SERM is an open-source library for evaluating how easy-to-read a text is. It supports a wide variety of indexes and allows the user to easily combine them. 


## Features

Several indexes are provided:

* indicePuntos: it is the number of points in the text divided by the number of words.
* indicePuntoyAparte: it is the number of new paragraphs in the text divided by the number of words.
* indiceComas: the number of commas in the text divided by the number of words.
* indiceExtension: ratio between the number of syllables in lexical words and the number of lexical words, lexical words being understood  as nouns, verbs, adjectives and adverbs.
* indiceTriPoli: ratio of the number of trisyllabic and polysyllabic words to the number of lexical words.
* indiceTriPoliLexica: ratio of the  number of trisyllabic and polysyllabic lexical  words to the numberof lexical words.
* indiceDiversidad: ratio between the  number of different words in the text and the total number of words.
* indiceFrecLexica: ratio between the number of low-frequency lexical words and the number of lexical words.

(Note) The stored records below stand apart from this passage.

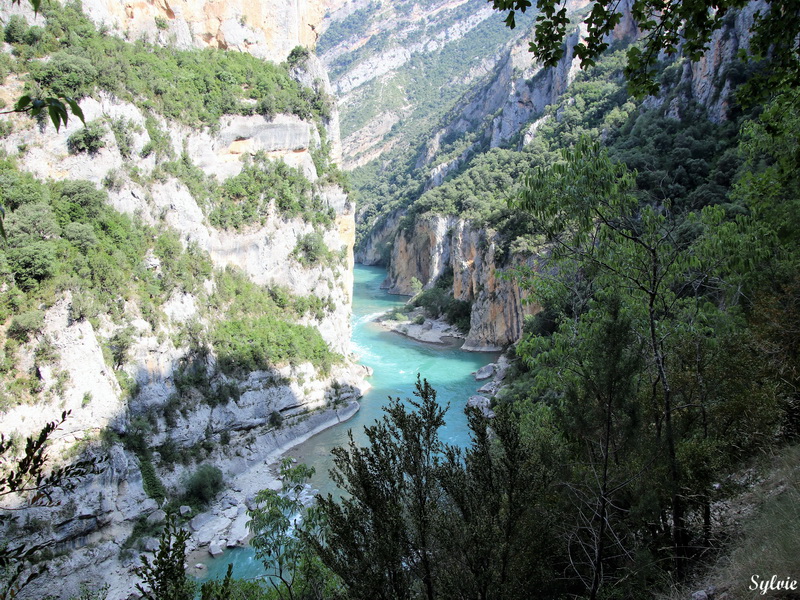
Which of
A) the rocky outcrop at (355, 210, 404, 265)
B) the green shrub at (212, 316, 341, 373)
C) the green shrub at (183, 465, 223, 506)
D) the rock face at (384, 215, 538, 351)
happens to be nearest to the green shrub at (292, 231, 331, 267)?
the green shrub at (212, 316, 341, 373)

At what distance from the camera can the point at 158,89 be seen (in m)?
25.2

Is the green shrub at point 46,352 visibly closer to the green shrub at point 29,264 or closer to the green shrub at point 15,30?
the green shrub at point 29,264

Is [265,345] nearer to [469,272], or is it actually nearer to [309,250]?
[309,250]

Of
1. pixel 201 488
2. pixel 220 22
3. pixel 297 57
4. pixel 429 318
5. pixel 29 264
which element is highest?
pixel 220 22

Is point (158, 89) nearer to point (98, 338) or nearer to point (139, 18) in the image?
point (139, 18)

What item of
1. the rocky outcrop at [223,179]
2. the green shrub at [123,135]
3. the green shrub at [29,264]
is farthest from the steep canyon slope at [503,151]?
the green shrub at [123,135]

The "Corpus de la Real Academia Española" (CREA) and the 'Gran diccionario del uso del español actual' will be used as a reference.
* indicePalFrase: quotient resulting from the division between the number of words in the text and the number of sentences.

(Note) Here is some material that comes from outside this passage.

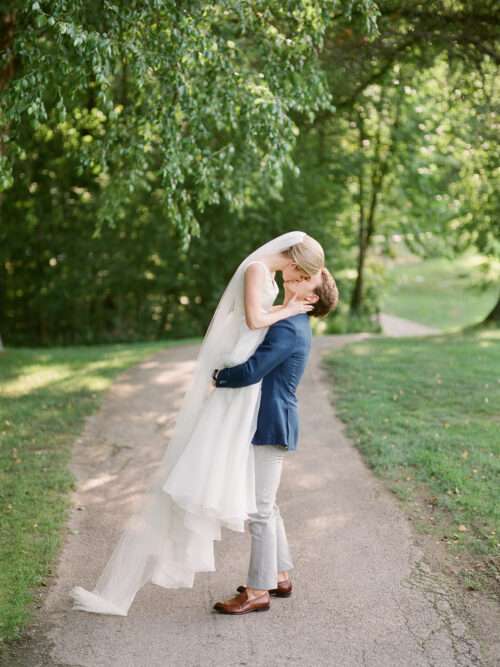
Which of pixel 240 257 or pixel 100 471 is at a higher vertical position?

* indiceComplejidadOracional: the result of dividing the number of sentences by the number of propositions.
* indiceComplejidad: quotient between the number of low-frequency syllables and the total number of syllables (reference: 'Diccionario de frecuencias de las unidades lingüísticas del castellano')
* fernandezHuerta: is the result of 206.84-0.6P-1.02F, where P is the number of syllables per 100 words  and F is the number of sentences per 100 words.